Introduction
Metabolites play an important role in various biological functions, and the development of analytical chemistry techniques, especially Liquid Chromatography-Mass Spectrometry (LC-MS), has made high-throughput detection of metabolites possible. However, a major challenge in the field is that currently only about 30% of features detected by LC-MS can be identified, most features are “dark matter” due to the absence of corresponding matches in databases. To tackle these issues, the MyCompoundID (MCID) was developed. It employs the prediction of biochemical reaction products to expand metabolites coverage, and has been widely used, garnering over 610 citations. However, the last update to MCID was nine years ago. Recognizing advancements in metabolomics in recent years, especially as new metabolites from different species have been discovered, and new cheminformatics methods have been developed, we have updated and introduced MCID 2.0, the new version of this tool, to improve the accuracy of predicted products and to expand their application scope.
Novel Aspects
- Expand the coverage of compounds and species to accommodate different research subjects
- Construct a scalable and maintainable rule-based reaction product prediction pipeline
- Provide a more modern, user-friendly interface applicable to various scenarios
Preliminary Results
MCID 2.0, an advanced cross-platform tool for metabolite identification, is developed. It features a new evidence-based metabolome database to enhance LC-MS feature identification coverage.

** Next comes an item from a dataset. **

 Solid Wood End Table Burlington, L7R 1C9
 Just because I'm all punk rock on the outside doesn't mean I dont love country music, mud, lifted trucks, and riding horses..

We have divided our initial databases into six sections based on the type of organisms they cover, which include Humans, Plants, Livestock, Microbes, Marine organisms, and KEGG (a comprehensive library). After excluding lipids and disregarding stereo structures, we predicted the one-step reaction outcomes for each of these initial libraries to construct one-reaction libraries. Subsequently, we used these one-reaction libraries as substrates to predict their one-step reaction products, creating two-reaction libraries.
To facilitate the prediction of reaction products, we developed a maintainable and scalable reaction pipeline using RDKit. This pipeline utilizes the Simplified Molecular Input Line Entry System (SMILES) to represent molecular structures and SMILES Inferred Reaction Knowledge Syntax (SMIRKS) to denote reaction rules, allowing for rapid integration of new chemical transformation rules and their application to new datasets. In addition, we have established rules for 76 common biochemical reactions, which are currently being applied to the initial libraries.
By predicting products from these reactions, the number increases and covers a greater chemical space. This expansion can help explain some LC-MS features that were previously unannotated in the original datasets.